+++ THE RECORDS

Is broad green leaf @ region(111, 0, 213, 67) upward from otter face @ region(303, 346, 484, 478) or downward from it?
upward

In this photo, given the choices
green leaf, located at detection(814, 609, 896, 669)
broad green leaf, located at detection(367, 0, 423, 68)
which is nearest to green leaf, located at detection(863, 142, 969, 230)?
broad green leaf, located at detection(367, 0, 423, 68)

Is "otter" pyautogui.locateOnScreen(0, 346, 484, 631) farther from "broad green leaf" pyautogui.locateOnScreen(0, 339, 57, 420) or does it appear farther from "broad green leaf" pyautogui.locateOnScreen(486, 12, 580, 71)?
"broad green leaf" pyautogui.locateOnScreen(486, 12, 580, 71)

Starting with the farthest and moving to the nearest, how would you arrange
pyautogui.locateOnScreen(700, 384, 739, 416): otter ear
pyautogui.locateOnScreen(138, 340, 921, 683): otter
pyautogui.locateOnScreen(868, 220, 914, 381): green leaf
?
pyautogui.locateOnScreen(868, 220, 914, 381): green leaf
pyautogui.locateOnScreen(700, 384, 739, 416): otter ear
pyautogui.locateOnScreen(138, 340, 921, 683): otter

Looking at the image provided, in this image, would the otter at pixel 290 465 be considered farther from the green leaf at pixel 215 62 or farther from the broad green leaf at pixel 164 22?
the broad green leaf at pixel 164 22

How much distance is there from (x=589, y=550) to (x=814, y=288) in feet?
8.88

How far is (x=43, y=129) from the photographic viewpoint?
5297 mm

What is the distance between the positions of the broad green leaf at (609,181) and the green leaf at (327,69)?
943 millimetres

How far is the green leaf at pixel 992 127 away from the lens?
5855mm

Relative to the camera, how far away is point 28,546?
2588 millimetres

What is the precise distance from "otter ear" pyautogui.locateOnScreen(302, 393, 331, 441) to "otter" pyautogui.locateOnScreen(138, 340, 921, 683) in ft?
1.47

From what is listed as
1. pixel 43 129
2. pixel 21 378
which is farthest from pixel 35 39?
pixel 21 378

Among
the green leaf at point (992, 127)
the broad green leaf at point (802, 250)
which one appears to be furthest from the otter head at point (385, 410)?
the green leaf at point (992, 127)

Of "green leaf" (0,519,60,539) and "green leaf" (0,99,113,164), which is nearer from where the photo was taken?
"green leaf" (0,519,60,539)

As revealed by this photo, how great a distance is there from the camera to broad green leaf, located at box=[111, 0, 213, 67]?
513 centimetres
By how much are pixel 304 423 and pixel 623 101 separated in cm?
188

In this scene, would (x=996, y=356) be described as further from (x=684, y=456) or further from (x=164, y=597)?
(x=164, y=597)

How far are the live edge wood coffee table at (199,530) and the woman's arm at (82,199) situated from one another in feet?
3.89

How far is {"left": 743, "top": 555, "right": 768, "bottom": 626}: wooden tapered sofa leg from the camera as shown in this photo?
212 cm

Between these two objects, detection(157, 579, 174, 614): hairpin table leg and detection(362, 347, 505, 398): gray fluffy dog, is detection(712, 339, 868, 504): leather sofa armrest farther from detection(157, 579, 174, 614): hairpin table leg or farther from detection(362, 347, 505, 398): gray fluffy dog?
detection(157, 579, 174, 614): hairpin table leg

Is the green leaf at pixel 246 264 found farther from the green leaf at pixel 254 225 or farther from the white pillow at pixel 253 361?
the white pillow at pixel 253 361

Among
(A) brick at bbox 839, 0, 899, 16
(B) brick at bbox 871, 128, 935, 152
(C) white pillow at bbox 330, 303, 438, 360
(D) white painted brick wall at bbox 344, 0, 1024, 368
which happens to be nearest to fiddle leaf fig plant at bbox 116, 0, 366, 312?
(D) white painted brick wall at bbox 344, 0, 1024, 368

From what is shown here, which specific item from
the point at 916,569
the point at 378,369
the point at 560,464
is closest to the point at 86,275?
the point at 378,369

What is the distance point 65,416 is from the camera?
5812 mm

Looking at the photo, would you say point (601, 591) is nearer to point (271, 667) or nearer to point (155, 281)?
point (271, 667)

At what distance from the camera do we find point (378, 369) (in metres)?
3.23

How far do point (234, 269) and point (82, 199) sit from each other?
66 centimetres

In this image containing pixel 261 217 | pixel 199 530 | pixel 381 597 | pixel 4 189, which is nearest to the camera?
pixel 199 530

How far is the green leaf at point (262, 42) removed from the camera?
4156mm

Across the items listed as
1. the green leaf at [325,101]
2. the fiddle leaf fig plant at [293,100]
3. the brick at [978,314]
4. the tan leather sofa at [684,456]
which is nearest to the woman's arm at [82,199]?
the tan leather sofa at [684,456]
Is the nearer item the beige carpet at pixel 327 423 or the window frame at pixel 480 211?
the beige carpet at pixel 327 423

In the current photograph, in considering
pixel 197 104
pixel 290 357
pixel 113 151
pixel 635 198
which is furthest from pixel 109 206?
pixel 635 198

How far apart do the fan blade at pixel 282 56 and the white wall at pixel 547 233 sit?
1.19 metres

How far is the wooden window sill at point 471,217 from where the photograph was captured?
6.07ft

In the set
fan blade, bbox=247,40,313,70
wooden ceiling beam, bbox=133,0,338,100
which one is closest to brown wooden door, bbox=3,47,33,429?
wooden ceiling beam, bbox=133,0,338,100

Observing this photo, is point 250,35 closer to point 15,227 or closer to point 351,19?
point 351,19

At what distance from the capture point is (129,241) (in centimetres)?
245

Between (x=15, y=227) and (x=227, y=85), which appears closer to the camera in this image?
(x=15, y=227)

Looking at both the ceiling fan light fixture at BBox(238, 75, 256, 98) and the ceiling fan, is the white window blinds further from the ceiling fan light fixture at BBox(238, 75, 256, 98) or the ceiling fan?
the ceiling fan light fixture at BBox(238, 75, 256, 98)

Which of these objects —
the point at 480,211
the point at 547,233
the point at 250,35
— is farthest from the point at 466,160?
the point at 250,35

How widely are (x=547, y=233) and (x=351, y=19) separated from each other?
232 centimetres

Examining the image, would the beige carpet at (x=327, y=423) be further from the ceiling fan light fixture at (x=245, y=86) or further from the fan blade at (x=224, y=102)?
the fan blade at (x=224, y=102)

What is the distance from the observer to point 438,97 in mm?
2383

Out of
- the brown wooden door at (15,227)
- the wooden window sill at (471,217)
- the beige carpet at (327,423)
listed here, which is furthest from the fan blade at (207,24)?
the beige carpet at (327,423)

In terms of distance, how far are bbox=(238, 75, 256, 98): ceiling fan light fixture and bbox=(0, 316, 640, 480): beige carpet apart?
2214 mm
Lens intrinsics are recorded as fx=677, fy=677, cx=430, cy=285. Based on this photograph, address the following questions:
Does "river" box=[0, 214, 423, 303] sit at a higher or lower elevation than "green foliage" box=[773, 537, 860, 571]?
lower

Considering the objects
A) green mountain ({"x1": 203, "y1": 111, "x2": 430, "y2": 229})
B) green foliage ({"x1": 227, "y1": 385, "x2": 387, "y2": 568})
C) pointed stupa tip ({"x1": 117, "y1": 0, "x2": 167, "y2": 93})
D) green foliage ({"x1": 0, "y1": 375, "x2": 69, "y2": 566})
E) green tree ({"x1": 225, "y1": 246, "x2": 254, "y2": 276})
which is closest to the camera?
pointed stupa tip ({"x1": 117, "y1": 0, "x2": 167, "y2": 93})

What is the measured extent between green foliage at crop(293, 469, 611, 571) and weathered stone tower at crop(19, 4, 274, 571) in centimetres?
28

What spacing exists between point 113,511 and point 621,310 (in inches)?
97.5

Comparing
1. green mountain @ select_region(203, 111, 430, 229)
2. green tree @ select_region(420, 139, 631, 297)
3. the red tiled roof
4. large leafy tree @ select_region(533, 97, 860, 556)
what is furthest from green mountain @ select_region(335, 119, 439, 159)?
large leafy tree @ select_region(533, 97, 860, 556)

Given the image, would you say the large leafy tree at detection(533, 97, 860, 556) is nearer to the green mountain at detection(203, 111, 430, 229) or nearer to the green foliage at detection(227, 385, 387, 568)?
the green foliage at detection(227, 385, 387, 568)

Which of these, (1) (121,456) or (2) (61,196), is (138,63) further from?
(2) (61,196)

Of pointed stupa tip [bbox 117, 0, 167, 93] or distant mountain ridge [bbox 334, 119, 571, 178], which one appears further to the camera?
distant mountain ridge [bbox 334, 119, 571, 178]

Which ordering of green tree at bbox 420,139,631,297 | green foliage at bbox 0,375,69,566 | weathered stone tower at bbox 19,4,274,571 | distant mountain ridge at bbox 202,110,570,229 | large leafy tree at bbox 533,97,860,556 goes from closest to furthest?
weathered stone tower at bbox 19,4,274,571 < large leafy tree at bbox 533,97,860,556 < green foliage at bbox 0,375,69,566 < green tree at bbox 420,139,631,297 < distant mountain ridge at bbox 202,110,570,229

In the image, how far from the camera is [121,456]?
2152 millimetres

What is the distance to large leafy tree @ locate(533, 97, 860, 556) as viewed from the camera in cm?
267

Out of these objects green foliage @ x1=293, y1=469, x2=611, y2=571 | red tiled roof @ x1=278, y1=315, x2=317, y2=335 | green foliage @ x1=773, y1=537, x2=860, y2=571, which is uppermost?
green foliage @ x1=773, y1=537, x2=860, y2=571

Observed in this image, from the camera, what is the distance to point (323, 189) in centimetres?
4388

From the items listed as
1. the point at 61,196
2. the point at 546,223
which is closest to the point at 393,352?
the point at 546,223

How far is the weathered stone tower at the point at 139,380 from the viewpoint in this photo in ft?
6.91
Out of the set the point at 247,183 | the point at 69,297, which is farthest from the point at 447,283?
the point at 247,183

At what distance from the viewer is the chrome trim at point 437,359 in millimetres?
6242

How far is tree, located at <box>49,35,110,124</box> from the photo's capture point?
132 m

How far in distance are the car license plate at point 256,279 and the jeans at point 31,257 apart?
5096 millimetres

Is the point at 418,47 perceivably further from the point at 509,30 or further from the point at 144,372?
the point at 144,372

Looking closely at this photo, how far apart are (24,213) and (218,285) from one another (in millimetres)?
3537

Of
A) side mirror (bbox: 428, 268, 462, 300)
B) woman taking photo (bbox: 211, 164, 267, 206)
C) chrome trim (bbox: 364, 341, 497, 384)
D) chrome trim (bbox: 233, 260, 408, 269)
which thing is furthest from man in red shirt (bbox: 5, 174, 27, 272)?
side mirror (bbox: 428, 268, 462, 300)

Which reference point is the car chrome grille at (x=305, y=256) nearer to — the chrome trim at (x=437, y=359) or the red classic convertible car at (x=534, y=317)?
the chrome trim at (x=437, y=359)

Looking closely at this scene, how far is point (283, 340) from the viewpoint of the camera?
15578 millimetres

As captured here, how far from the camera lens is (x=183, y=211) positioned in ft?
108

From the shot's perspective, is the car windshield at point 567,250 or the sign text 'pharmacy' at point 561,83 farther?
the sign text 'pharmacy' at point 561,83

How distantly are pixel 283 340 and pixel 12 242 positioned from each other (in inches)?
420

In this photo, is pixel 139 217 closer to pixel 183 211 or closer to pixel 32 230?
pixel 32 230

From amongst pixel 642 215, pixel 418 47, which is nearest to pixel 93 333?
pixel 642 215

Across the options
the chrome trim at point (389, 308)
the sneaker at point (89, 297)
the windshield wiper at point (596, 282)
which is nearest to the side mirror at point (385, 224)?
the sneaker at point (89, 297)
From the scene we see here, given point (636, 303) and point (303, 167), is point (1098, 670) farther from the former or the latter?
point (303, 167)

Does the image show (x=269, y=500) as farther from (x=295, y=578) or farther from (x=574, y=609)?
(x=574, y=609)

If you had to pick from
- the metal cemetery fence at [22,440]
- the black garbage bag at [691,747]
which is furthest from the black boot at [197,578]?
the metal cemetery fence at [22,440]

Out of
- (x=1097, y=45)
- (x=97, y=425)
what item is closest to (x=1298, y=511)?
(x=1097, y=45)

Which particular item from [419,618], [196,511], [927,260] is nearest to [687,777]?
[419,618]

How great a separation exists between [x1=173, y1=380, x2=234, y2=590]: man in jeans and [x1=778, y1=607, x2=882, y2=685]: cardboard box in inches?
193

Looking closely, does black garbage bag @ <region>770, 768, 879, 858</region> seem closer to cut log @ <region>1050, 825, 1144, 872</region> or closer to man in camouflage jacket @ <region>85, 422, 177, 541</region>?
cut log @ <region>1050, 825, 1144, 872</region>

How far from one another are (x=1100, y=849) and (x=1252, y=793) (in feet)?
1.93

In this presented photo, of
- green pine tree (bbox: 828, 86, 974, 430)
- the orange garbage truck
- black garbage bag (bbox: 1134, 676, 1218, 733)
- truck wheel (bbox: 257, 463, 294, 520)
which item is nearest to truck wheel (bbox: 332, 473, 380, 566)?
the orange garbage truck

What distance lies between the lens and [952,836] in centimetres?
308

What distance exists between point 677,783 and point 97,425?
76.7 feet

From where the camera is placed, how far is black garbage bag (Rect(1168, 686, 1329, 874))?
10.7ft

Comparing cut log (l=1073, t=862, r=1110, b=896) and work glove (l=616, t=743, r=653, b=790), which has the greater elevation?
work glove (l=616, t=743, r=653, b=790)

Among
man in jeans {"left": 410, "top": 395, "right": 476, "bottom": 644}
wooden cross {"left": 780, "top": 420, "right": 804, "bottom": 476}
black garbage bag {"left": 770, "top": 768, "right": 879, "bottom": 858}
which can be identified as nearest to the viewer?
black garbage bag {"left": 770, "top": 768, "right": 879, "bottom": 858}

++++++

### YOUR GOAL
Copy the entries from the line containing "From where the camera" through the end of the entries, renaming "wooden cross" to "wooden post" and leaving everything else unchanged.

### SOLUTION TO THIS TASK
From where the camera is placed, how far is black garbage bag (Rect(1168, 686, 1329, 874))?
10.7ft

Comparing cut log (l=1073, t=862, r=1110, b=896) and work glove (l=616, t=743, r=653, b=790), which has the greater elevation?
work glove (l=616, t=743, r=653, b=790)

Among
man in jeans {"left": 410, "top": 395, "right": 476, "bottom": 644}
wooden post {"left": 780, "top": 420, "right": 804, "bottom": 476}
black garbage bag {"left": 770, "top": 768, "right": 879, "bottom": 858}
which can be identified as nearest to the viewer?
black garbage bag {"left": 770, "top": 768, "right": 879, "bottom": 858}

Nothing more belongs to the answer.